HP Just Installed Bloated Telemetry Crapware on Your PC. Here’s How to Remove It

Not to be outdone by other terrible PC manufacturers, HP has been quietly, remotely installing a telemetry service known as “HP Touchpoint Manager” on its PCs since at least November 15, 2017. It’s sending data back to HP, introducing security holes, and generally bogging PCs down.

What HP Touchpoint Manager Does, and Why You Probably Don’t Want It

The HP Touchpoint Manager website says that this service is a remote management tool, “delivered as part of HP Service as a Service (DaaS) Analytics and Proactive Management capabilities”. The details page for this software lists a variety of features it has, from the ability to wipe a device and set firewall policy to password recovery and application deployment features.

That’s all well and good for enterprise customers, but why is HP installing this service on home PCs? HP installed this service on my personal laptop, which I purchased myself. I’m not the only one, and HP hasn’t explained why at all. You really don’t want this software installed unless your workplace actually takes advantage of it. It’s not a great idea to have remote management software like this installed and running if it’s not used. It’s a potential security hole that could open your PC to attack.

Furthermore, it appears to send data about your PC to HP once per day, too. It’s likely this data is benign system info, but we don’t actually know what it’s sending, which doesn’t exactly make us want to keep the software installed.

Update: HP told Laptop Magazine that Touchpoint Analytics collects information about how the hardware performs and stores them on your local drive. This data is only sent to HP if you chose to share diagnostic information with HP while setting up your device. If you call HP for support, the company can access this information with your permission.

• **Material provided**
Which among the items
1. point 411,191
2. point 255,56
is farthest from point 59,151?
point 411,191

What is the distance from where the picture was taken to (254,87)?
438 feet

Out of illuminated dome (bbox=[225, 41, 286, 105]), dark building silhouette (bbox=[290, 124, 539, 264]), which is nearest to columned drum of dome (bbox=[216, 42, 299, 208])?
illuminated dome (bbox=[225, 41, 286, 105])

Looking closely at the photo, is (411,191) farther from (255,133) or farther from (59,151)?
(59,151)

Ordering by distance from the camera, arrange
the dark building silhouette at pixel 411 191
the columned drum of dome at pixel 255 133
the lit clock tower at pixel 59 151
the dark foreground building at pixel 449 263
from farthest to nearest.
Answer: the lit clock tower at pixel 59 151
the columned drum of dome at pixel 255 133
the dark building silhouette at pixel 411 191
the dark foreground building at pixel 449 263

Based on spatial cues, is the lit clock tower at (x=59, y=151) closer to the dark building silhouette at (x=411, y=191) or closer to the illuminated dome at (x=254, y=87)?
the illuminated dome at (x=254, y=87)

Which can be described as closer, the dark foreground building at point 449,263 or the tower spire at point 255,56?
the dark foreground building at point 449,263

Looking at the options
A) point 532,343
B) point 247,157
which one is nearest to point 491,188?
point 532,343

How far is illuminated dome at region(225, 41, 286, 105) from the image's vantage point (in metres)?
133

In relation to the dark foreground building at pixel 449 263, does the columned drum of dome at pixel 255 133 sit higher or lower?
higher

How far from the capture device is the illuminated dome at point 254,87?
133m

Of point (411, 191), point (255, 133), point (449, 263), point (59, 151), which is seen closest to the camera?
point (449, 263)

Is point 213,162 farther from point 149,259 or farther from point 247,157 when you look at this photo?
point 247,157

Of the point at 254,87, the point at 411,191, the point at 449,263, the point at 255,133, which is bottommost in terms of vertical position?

• **Your objective**
Can you pick up the article about HP Touchpoint Manager where it stops and keep it going, placed before the entries?

• **Expected answer**
Lastly, some HP computer users are reporting high CPU usage and various other problems the service is causing on their system. HP said that the program “undergoes intensive performance testing” but “does download updates” which could cause high resource usage.

So the program does nothing unless you call HP on the phone for support, but sits in the background and wastes resources by performing updates? That sounds like the definition of bloated, useless, resource-wasting software to us.

Option One: Uninstall the Software

Thankfully, you can uninstall this software if it’s on your computer. To do so, head to Control Panel > Uninstall a program. You can also just press Windows+R, type “appwiz.cpl”, and press Enter to go straight here.

Select “HP Touchpoint Analytics Client” in the list and click the “Uninstall/Change” button to remove it from your PC.

If you don’t see this application, you don’t have the software in question on your PC. It may also be called something like “HP Touchpoint Manager” on different PCs. Look for anything beginning with “HP Touchpoint” here and uninstall it.

Option Two: Disable the Service

You can also choose to disable the service without removing the software from your computer, if you like. However, uninstalling the software will also remove the service, so you don’t need to do this if you’ve uninstalled the software already.

To do this, open the Start menu and search for “Services”. Click the “Services” shortcut that appears. You can also just press Windows+R, type “services.msc”, and press Enter.

Scroll down in the list and locate the “HP Touchpoint Analytics” service. Right-click it and select “Properties”.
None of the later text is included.